**Input data**:
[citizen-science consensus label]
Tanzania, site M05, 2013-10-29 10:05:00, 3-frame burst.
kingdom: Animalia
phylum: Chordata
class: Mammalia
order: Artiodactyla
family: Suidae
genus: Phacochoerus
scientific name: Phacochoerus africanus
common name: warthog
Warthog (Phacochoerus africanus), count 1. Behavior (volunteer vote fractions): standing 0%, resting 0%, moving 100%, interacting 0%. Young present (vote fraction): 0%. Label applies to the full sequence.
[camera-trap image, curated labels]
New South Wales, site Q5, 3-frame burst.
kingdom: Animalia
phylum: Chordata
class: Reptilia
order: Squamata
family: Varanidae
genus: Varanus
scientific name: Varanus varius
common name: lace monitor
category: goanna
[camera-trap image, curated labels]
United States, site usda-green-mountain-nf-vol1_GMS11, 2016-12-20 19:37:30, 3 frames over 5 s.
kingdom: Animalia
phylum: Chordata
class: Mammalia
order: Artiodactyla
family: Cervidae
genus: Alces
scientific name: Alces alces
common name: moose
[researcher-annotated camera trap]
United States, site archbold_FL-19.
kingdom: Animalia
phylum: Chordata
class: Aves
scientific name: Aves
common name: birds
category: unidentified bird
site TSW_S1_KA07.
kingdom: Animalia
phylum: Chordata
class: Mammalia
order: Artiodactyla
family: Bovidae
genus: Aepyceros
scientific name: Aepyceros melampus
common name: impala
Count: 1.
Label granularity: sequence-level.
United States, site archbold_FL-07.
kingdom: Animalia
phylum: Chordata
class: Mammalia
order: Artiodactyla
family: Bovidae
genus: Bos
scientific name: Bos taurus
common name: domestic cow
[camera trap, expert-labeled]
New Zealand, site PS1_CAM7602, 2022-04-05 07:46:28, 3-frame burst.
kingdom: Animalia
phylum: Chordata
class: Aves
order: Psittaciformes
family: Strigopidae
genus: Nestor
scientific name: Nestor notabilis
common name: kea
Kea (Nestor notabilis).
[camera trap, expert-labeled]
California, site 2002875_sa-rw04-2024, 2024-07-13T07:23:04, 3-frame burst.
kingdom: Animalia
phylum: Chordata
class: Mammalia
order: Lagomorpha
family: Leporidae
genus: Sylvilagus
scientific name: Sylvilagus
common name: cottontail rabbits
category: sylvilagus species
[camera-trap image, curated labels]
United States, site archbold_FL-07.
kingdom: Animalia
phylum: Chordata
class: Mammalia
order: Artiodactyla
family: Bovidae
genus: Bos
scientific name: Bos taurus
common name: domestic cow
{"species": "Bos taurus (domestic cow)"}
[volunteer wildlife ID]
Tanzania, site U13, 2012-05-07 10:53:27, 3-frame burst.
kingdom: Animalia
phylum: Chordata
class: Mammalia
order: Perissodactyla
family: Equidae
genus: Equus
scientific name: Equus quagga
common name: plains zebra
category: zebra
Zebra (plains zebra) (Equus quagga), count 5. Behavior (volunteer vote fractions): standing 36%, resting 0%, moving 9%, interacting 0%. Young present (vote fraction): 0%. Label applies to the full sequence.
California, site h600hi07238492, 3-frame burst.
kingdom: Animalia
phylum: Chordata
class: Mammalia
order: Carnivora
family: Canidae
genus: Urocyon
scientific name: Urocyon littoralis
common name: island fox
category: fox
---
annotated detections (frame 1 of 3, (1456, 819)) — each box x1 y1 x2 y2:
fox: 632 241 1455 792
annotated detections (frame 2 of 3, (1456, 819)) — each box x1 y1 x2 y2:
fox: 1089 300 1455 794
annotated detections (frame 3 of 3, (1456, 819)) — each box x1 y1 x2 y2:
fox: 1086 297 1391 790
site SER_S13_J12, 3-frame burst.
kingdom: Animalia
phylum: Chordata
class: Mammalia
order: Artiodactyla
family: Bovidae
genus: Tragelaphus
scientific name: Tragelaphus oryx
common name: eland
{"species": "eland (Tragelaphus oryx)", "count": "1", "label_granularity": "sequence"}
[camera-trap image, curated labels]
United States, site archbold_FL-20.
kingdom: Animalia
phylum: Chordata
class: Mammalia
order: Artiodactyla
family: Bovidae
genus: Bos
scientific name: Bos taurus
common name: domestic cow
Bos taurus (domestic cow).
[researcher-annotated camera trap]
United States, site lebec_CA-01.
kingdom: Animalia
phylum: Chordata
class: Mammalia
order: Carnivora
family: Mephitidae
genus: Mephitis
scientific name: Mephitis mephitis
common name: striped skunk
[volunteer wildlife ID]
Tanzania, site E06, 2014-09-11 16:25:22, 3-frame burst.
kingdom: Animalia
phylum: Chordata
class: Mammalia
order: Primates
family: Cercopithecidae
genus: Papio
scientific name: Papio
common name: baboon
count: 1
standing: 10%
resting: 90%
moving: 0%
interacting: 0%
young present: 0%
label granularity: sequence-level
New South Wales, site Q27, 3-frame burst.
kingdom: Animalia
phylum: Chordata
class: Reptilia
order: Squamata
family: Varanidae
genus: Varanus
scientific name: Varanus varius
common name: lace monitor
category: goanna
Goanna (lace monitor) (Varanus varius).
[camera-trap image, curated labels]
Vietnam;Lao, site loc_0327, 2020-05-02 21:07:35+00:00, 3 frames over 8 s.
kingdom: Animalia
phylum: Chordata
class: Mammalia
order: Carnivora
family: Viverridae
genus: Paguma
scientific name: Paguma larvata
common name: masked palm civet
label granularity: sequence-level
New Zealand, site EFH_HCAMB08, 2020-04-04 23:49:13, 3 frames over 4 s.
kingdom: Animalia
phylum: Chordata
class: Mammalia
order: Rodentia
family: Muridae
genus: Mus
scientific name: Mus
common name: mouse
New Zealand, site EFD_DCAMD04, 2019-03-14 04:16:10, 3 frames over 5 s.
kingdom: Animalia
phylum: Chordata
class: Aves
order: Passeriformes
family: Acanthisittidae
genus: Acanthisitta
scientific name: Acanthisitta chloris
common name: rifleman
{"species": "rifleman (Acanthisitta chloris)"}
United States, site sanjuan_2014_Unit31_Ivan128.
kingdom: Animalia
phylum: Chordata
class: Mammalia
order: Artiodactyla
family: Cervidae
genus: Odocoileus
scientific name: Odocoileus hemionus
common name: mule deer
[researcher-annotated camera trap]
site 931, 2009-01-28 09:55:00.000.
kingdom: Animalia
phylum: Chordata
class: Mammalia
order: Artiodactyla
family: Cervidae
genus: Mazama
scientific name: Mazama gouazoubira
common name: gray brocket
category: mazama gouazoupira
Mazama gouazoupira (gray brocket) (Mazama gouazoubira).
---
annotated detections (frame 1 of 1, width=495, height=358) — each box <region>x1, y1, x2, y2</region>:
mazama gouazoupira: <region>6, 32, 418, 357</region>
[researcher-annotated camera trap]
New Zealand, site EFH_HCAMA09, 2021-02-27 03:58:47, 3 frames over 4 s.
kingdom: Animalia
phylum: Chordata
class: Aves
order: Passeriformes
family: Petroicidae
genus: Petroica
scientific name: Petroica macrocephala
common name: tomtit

**Problem description**:
Go back to the data above and please quote exactly, and only, the lines from the line with "New Zealand, site EFD_DCAMD04, 2019-03-14" through its last line.

**Finished exercise**:
New Zealand, site EFD_DCAMD04, 2019-03-14 04:16:10, 3 frames over 5 s.
kingdom: Animalia
phylum: Chordata
class: Aves
order: Passeriformes
family: Acanthisittidae
genus: Acanthisitta
scientific name: Acanthisitta chloris
common name: rifleman
{"species": "rifleman (Acanthisitta chloris)"}
United States, site sanjuan_2014_Unit31_Ivan128.
kingdom: Animalia
phylum: Chordata
class: Mammalia
order: Artiodactyla
family: Cervidae
genus: Odocoileus
scientific name: Odocoileus hemionus
common name: mule deer
[researcher-annotated camera trap]
site 931, 2009-01-28 09:55:00.000.
kingdom: Animalia
phylum: Chordata
class: Mammalia
order: Artiodactyla
family: Cervidae
genus: Mazama
scientific name: Mazama gouazoubira
common name: gray brocket
category: mazama gouazoupira
Mazama gouazoupira (gray brocket) (Mazama gouazoubira).
---
annotated detections (frame 1 of 1, width=495, height=358) — each box <region>x1, y1, x2, y2</region>:
mazama gouazoupira: <region>6, 32, 418, 357</region>
[researcher-annotated camera trap]
New Zealand, site EFH_HCAMA09, 2021-02-27 03:58:47, 3 frames over 4 s.
kingdom: Animalia
phylum: Chordata
class: Aves
order: Passeriformes
family: Petroicidae
genus: Petroica
scientific name: Petroica macrocephala
common name: tomtit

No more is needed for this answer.